======== Text shown

I bet your relationships with your kids and others will improve a thousand fold if you work on yourself first and forget about the men.

So in answer to your question

Yes your ex married a B but he is also a B of another persuasion and you are a fool for getting sucked into all that.


----------



## a_new_me (Dec 27, 2012)

Honestly, different guy.
We met 2 years ago while he was still married and one day she packed up her stuff and took their son to live with another man in a different state. I live in Canada.

We started talking again after his divorce and then broke up because of distance and stuff.

I was stupid and got back with my abusive ex for a bit, then dumped him when I saw there was no change in him.

During that time, I remained friends with ex married guy and then things progressed to today. 

Everyone is right. He has no back bone.
He claims to be unhappy when he is close to her and today she told him basically it was me or their child. 

I offered the support and alimony because he planned to come here and would not be able to work for around a year and I was trying to offer an olive branch. Over the year, it would have cost me around $20,000.
I also offered to make sure his car was maintained and asked him to just stay with me 1 weekend a month. I offered to pay for all his expenses going down 3 times a month for visits, and they would be video chatting every night on the phone.

I did not think I was being unreasonable.

He left some things up here last time he came to visit me. I will be packing them up and mailing them to him hopefully this week.

I waited 2 years almost for him. I am not waiting anymore.


Sent from my iPhone using Tapatalk


----------



## lucy999 (Sep 28, 2014)

a_new_me said:


> Honestly, different guy.
> We met 2 years ago while he was still married and one day she packed up her stuff and took their son to live with another man in a different state. I live in Canada.

================
======== Items

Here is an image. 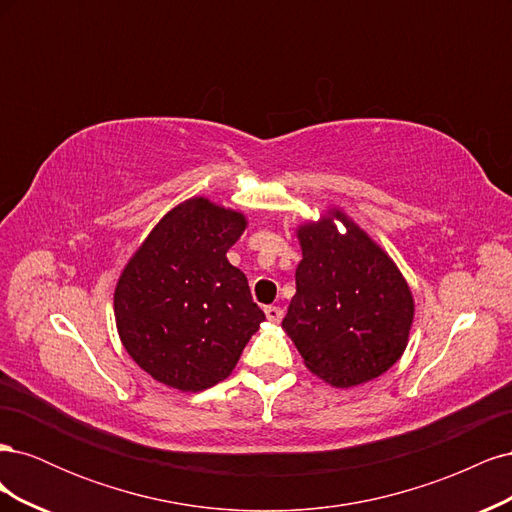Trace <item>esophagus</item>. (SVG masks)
Listing matches in <instances>:
<instances>
[{
    "label": "esophagus",
    "mask_w": 512,
    "mask_h": 512,
    "mask_svg": "<svg viewBox=\"0 0 512 512\" xmlns=\"http://www.w3.org/2000/svg\"><path fill=\"white\" fill-rule=\"evenodd\" d=\"M265 314L271 322H280L284 318V309L282 307H275V305H267L265 307Z\"/></svg>",
    "instance_id": "34e87169"
}]
</instances>
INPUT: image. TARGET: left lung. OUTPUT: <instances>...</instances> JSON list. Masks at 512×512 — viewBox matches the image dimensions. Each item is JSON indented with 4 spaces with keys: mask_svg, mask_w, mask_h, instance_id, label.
<instances>
[{
    "mask_svg": "<svg viewBox=\"0 0 512 512\" xmlns=\"http://www.w3.org/2000/svg\"><path fill=\"white\" fill-rule=\"evenodd\" d=\"M333 219L347 226L339 236ZM303 260L282 327L305 365L337 389L384 374L406 350L412 292L395 262L342 211L299 230Z\"/></svg>",
    "mask_w": 512,
    "mask_h": 512,
    "instance_id": "8db88e82",
    "label": "left lung"
}]
</instances>
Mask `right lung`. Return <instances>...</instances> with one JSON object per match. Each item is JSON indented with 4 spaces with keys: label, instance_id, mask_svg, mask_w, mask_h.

================

◆ What to do
1 – Rewrite the paragraph of the forum thread beginning "I was stupid and got back" as one shorter sentence that keeps its main facts.
2 – Using the forum thread, answer each question in a few words.
(a) In what country does the poster a_new_me live?
(b) About how much would the offered support have cost her over the year?
(c) How many times a month did she offer to pay for his trips down for visits?
3 – Continue the forum thread from its last line.

◆ Final results
1 – The writer briefly went back to an abusive ex, then left him on seeing he had not changed.

2 –
(a) Canada
(b) Around $20,000
(c) 3 times a month

3 –
> 
> We started talking again after his divorce and then broke up because of distance and stuff.
> ...


Glad to know it's not your abusive ex. But hon, you need to fix your picker. I say that respectfully. You seem to pick men that aren't able to bring equally to the relationship. Your offerings here were way over the top. 

Glad to hear you're not waiting for him anymore. Choose someone who is on a more level playing field as you. Stay away from this current drama.

PS-I would have zero use for someone who would pick me over their child.


----------



## Tilted 1 (Jul 23, 2019)

EleGirl said:


> Send her a big bouquet of roses, she did you a favor by getting him to show you what a passive aggressive game player he is.


This is exactly what should be done. You have dodged the bullet.


----------



## Spicy (Jun 18, 2016)

He needs to stay near his child.


----------



## a_new_me (Dec 27, 2012)

Spicy said:


> He needs to stay near his child.




And he is. She moved 9 hours away for a guy she met on the net and only met in person twice. He left all of his friends, family and quit his very well paying job to follow her and live with her and her new bf. Someone that lied to him, cheated on him and then took him to the cleaners.

I agree, children come first, but there were a lot of ways to make it work and I was more than willing to do anything to make it work.
I lost. 


Sent from my iPhone using Tapatalk


----------



## Openminded (Feb 21, 2013)

No, you won. It's unfortunate that you don't see it for what it is.


----------



## a_new_me (Dec 27, 2012)

Openminded said:


> No, you won. It's unfortunate that you don't see it for what it is.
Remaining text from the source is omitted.